Ed Wensing is an experienced planner, policy analyst and academic. Ed has worked in government, the private sector, non-government organisations, professional associations and has engaged in teaching and research in several universities around Australia.

For over 27 years, Ed has had the privilege of working with Aboriginal and Torres Strait Islander peoples and communities across Australia on a wide range of land and water related matters. Ed has extensive knowledge and understanding of the statutes relating to land administration, land use and environmental planning, Aboriginal land rights, native title rights and interests, environmental protection, natural resource management, cultural heritage protection and local government in every jurisdiction around Australia. Ed has a long track record of academic publications in a wide range of fields.

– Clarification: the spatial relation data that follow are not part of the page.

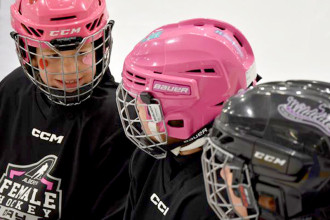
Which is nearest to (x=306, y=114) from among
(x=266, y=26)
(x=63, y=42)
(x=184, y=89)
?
(x=184, y=89)

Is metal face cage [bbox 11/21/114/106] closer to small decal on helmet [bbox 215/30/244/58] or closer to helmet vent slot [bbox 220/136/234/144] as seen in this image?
small decal on helmet [bbox 215/30/244/58]

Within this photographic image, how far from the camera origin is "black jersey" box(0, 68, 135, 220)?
4.72 feet

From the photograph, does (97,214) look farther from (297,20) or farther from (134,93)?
(297,20)

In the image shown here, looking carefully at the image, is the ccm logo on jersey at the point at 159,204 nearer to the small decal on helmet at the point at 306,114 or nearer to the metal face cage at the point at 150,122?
the metal face cage at the point at 150,122

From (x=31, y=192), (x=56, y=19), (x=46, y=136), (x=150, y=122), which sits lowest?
(x=31, y=192)

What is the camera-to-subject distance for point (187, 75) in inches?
43.9

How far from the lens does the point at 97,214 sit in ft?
4.81

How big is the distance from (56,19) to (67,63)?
11cm

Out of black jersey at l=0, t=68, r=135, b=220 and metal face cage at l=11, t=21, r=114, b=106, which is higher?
metal face cage at l=11, t=21, r=114, b=106

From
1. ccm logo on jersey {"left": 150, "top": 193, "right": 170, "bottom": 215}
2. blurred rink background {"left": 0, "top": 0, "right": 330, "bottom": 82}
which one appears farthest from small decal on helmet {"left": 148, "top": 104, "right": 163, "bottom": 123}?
blurred rink background {"left": 0, "top": 0, "right": 330, "bottom": 82}

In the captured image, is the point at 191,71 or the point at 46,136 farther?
the point at 46,136

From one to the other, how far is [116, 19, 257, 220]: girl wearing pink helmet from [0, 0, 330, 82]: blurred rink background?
0.98 meters

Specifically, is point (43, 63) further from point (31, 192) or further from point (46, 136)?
point (31, 192)

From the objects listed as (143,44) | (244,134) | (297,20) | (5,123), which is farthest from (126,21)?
(244,134)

His current research interests are in the intercultural contact zone between Indigenous peoples’ rights and interests (however defined by them) and the Crown’s land tenures and land use planning and environmental management systems. Ed is also currently a Research Fellow at the City Futures Research Centre at the University of New South Wales, an Associate and Special Adviser at SGS Economics and Planning, and an Honorary Research Fellow at the Centre for Aboriginal Economic Policy Research (CAEPR) at the Australian National University.